Even Georgism style taxes will face the problem that if the tax is high enough, it will be worth hiring some really smart person to figure out how to work around it.
Of course, you're also going to have to face the problem that representative democracy includes the ability to buy loopholes.
And then, there are unintended consequences because representatives aren't necessarily the most financially savvy. I'm thinking about the 401k program that disproportionately advantages high income people when it was touted as a savings route for middle class people.

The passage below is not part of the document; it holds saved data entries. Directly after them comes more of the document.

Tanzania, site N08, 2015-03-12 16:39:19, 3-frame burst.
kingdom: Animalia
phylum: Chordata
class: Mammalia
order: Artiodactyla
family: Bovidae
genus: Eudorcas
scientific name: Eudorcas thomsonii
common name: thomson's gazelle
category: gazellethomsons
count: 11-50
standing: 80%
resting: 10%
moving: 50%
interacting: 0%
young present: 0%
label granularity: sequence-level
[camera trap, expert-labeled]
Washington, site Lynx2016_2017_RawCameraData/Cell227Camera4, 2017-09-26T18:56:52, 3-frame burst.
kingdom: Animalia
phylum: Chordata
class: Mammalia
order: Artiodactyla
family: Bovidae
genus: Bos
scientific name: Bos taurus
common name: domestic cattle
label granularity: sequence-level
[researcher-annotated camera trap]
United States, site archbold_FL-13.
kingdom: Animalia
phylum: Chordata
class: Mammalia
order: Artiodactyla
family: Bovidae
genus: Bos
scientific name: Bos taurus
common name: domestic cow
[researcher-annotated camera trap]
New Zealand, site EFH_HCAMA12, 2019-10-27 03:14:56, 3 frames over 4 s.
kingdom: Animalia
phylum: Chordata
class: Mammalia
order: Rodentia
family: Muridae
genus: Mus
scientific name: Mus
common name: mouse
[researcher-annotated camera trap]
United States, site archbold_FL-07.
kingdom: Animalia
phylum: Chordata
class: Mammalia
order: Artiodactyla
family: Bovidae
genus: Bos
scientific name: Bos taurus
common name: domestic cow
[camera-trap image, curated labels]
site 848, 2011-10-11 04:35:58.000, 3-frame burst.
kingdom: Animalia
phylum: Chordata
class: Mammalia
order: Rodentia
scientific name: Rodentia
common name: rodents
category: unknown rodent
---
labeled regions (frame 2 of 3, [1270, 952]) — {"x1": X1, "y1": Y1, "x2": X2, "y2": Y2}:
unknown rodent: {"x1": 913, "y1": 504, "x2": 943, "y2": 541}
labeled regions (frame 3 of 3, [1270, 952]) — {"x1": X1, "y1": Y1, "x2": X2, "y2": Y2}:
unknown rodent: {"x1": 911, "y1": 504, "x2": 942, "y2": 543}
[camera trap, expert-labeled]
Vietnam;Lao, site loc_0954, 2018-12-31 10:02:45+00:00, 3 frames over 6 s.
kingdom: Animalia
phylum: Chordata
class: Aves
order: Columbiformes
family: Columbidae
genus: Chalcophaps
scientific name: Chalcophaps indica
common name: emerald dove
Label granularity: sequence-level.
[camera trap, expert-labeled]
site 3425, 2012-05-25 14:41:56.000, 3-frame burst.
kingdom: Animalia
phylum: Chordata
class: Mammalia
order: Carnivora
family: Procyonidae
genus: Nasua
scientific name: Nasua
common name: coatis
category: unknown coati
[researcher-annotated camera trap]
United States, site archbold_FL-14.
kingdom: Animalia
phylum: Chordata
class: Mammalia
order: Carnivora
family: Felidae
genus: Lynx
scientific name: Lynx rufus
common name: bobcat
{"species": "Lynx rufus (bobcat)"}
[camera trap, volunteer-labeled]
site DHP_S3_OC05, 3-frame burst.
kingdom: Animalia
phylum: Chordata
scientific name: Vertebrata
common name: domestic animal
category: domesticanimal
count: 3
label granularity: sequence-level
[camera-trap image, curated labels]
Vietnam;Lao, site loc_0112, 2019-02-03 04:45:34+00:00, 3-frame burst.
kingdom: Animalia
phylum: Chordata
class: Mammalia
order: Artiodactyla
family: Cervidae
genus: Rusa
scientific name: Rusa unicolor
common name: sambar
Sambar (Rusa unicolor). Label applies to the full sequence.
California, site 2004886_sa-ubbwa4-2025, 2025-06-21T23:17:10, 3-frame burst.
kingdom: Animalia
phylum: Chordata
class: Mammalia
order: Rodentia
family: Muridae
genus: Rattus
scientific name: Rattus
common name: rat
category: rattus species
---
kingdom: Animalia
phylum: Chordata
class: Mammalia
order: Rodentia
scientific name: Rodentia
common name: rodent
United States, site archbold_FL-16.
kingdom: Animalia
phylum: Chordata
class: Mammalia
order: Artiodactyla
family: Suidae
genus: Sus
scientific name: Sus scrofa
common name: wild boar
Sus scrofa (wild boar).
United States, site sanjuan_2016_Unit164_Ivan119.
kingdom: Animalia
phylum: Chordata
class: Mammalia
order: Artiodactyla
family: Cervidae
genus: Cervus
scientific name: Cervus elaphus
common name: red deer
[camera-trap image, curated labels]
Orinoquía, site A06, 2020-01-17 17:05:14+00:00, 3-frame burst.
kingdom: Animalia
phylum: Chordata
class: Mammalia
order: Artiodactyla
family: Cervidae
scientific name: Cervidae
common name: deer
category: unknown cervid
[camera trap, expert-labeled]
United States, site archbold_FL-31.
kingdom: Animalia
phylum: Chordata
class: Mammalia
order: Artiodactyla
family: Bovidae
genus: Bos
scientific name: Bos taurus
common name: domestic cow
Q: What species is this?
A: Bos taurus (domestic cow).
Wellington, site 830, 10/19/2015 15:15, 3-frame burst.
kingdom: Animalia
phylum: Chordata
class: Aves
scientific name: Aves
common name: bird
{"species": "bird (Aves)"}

The 401k statute didn't actually grant any additional abilities to people: It set limits on a tax dodge you could already do. If I'm a CEO at $MEGABUCKS, and I make vastly more money than I need each year, I'm paying in a high tax bracket. I could instead strike a deal with my employer: cut my pay in half, and then keep paying me after I stop working here (pausing payments if I get another job), until the difference between what I would have made and have made is eliminated. All perfectly legal. But what I've done is taken money that was destined to taxed at a high tax bracket, and deferred it into a lower one (by spreading it across multiple years).
401k identifies this loophole and sets limits. Setting contribution caps, limiting withdrawals until retirement, etc. Then they incentivized offering it to the poors, too, because working out an ad-hoc agreement like that is the sort of shit only really high power people in a company have the opportunity to do.
In short, the primary purpose of 401ks wasn't to benefit the middle class, it was to slightly reign in the rich.